CONSIGNES »
A. Selon le texte sur la dette du Québec, combien coûtera le service de la dette en 2014-2015 ?
B. Révisez le texte sur la dette du Québec en commençant par « L’auteur laisse entendre » et en allant jusqu'à « page E.15 précisément. », et remplacez « documents budgétaires » par « documents financiers ».
C. D'après le texte sur la dette du Québec, pourquoi le vérificateur général juge-t-il que la dette du secteur public donne un portrait plus juste de ce que le gouvernement remboursera ?

TEXTE DE LECTURE »

******

Un chroniqueur en terrain glissant

Dans son texte « Un chien en ski (dans un texte sur l’économie) ! », Mathieu Charlebois tente de discréditer le compteur de la dette de l’Institut économique de Montréal (IEDM), tout en faisant de l’humour. À notre avis, il échoue dans les deux cas.

L’auteur laisse entendre que l’IEDM souhaite faire peur aux gens en utilisant « un chiffre plus élevé que celui que calcule le gouvernement ». Si M. Charlebois s’était donné la peine de consulter les documents budgétaires (une opération « plate », oui, mais nécessaire lorsqu’on fait de l’opinion et qu’on se prononce sur un sujet hors de notre champ de compétence), il aurait constaté que la dette du secteur public n’est pas notre invention, mais une donnée diffusée dans le budget du gouvernement lui-même, page E.15 précisément.

D’ailleurs, le vérificateur général lui-même considère que cette mesure de la dette dresse un portrait plus juste de ce qui sera remboursé directement ou indirectement par le gouvernement du Québec, puisque ce dernier s’est engagé à honorer les dettes des universités, des municipalités et des autres entreprises sous sa responsabilité finale. (Je suggère d’ailleurs aux lecteurs de L’actualité intéressés par la question de la dette de visiter notre section Q&A à cet effet sur notre site.)

Toujours à propos de la dette, M. Charlebois se demande : « Est-ce beaucoup ? Est-ce trop ? » Une piste de réponse est : en 2014-2015, le service de la dette coûtera 8,6 milliards de dollars, ce qui en fait le troisième poste budgétaire après la santé et l’éducation. Tous ces milliards alloués à la dette ne peuvent servir à d’autres initiatives louables, que ce soit d’améliorer l’accès à des soins de santé pour tous, l’entretien des routes, ou de réparer nos ponts d’étagement et nos écoles.

Loin de moi l’idée de « faire peur » à M. Charlebois, mais il existe, en plus, une autre forme d’endettement de l’État qui se superpose à la dette publique : les engagements de celui-ci à payer les prestations d’une foule de programmes sociaux. Par exemple, les dépenses liées au Régime des rentes du Québec, à la Société d’assurance automobile du Québec, au Régime québécois d’assurance parentale ou même aux garderies subventionnées (CPE et autres). Bien que les programmes sociaux ne représentent pas une dette à proprement parler — puisque le gouvernement peut toujours en modifier la nature —, Québec devra vraisemblablement, pour les maintenir, hausser les cotisations des employés et employeurs, ou en réduire les prestations.

Peu importe la mesure de la dette que l’on utilise, le Québec est la province la plus endettée du Canada. Et si on ne s’attaque pas au problème, cette facture collective continuera à grimper. Car plusieurs facteurs conjoncturels pourraient aggraver rapidement le problème d’endettement de la province dans les années à venir. Entre autres le vieillissement de la population, qui est plus prononcé au Québec qu’ailleurs au Canada et qui ajoutera une pression sur notre système de santé.

Qu’on soit un adepte de Keynes ou de Hayek, il s’agit là d’une réalité incontournable. Résultat d’une complaisance de la part de nos élus au fil des ans, elle-même alimentée en partie par des commentateurs politiques plus occupés à se donner en spectacle qu’à bien informer leur public.

Michel Kelly-Gagnon est président et directeur général de l'Institut économique de Montréal. Il signe ce texte à titre personnel.

******

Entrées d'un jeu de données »
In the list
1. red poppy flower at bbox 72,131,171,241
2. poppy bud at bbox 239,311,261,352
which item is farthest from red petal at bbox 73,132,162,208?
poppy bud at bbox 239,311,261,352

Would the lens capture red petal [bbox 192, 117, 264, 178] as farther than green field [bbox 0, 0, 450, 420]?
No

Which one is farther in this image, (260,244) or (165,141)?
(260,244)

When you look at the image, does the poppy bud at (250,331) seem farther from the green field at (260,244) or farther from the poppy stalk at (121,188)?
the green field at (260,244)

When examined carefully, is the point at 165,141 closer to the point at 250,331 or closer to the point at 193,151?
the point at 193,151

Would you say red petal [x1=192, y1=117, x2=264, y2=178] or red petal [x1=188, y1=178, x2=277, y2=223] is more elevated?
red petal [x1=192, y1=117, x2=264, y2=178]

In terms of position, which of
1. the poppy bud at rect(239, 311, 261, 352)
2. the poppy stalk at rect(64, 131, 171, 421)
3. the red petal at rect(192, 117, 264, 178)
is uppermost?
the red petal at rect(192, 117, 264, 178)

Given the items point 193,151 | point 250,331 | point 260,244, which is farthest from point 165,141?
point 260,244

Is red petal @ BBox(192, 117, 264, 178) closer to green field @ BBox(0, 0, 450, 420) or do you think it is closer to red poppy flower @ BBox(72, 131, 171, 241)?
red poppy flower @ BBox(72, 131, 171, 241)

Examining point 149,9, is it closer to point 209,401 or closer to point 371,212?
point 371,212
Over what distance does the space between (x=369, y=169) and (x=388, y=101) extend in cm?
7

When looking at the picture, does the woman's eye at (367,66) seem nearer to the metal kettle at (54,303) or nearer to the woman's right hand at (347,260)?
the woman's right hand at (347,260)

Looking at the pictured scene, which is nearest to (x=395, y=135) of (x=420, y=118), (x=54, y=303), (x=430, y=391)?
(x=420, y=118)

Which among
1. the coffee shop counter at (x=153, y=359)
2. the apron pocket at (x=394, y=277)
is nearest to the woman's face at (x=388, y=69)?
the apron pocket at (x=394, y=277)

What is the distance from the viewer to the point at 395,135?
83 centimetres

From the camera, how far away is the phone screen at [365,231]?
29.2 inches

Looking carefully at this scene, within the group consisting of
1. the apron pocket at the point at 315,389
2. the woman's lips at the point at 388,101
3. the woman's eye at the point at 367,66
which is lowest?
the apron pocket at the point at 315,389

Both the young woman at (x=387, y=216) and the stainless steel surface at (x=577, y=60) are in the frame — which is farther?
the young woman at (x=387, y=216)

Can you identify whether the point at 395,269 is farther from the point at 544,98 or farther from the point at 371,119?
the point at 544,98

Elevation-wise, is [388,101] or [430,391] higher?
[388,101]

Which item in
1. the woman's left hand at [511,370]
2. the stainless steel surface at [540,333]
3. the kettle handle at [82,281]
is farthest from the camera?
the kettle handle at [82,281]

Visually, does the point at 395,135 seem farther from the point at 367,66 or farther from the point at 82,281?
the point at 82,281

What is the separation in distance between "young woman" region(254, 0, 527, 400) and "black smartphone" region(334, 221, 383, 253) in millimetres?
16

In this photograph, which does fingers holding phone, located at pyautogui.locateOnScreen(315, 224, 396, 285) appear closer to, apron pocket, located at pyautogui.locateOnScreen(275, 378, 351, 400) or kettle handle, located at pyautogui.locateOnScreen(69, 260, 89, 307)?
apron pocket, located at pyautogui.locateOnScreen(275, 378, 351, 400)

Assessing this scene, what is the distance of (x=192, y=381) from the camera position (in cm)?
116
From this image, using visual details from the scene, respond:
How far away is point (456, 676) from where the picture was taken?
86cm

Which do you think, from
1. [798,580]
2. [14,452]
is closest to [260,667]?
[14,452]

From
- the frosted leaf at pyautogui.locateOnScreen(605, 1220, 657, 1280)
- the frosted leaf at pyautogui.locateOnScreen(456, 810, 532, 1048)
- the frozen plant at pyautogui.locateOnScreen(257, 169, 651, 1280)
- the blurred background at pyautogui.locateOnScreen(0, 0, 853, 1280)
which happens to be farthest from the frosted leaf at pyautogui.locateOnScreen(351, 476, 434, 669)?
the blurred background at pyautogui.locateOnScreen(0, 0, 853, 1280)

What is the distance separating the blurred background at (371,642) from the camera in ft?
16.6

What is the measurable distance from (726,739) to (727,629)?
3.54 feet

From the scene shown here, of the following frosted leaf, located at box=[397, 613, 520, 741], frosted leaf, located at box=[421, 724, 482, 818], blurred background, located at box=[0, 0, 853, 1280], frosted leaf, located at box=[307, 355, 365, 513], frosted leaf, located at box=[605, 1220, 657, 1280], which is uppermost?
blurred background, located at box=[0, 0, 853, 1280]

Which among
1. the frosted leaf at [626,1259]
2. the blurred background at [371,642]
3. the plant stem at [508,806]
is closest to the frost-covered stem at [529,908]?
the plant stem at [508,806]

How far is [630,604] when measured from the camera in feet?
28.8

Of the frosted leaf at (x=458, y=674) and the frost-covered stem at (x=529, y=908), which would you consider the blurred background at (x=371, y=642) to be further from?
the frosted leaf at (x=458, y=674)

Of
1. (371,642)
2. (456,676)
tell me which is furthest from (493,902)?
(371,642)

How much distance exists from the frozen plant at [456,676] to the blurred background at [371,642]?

******

RÉPONSES PAR CONSIGNE »
A. 8,6 milliards de dollars.

B.
L’auteur laisse entendre que l’IEDM souhaite faire peur aux gens en utilisant « un chiffre plus élevé que celui que calcule le gouvernement ». Si M. Charlebois s’était donné la peine de consulter les documents financiers (une opération « plate », oui, mais nécessaire lorsqu’on fait de l’opinion et qu’on se prononce sur un sujet hors de notre champ de compétence), il aurait constaté que la dette du secteur public n’est pas notre invention, mais une donnée diffusée dans le budget du gouvernement lui-même, page E.15 précisément.

C. Parce que le gouvernement du Québec s'est engagé à honorer les dettes des universités, des municipalités et des autres entreprises sous sa responsabilité finale. Ces dettes seront donc remboursées directement ou indirectement par lui.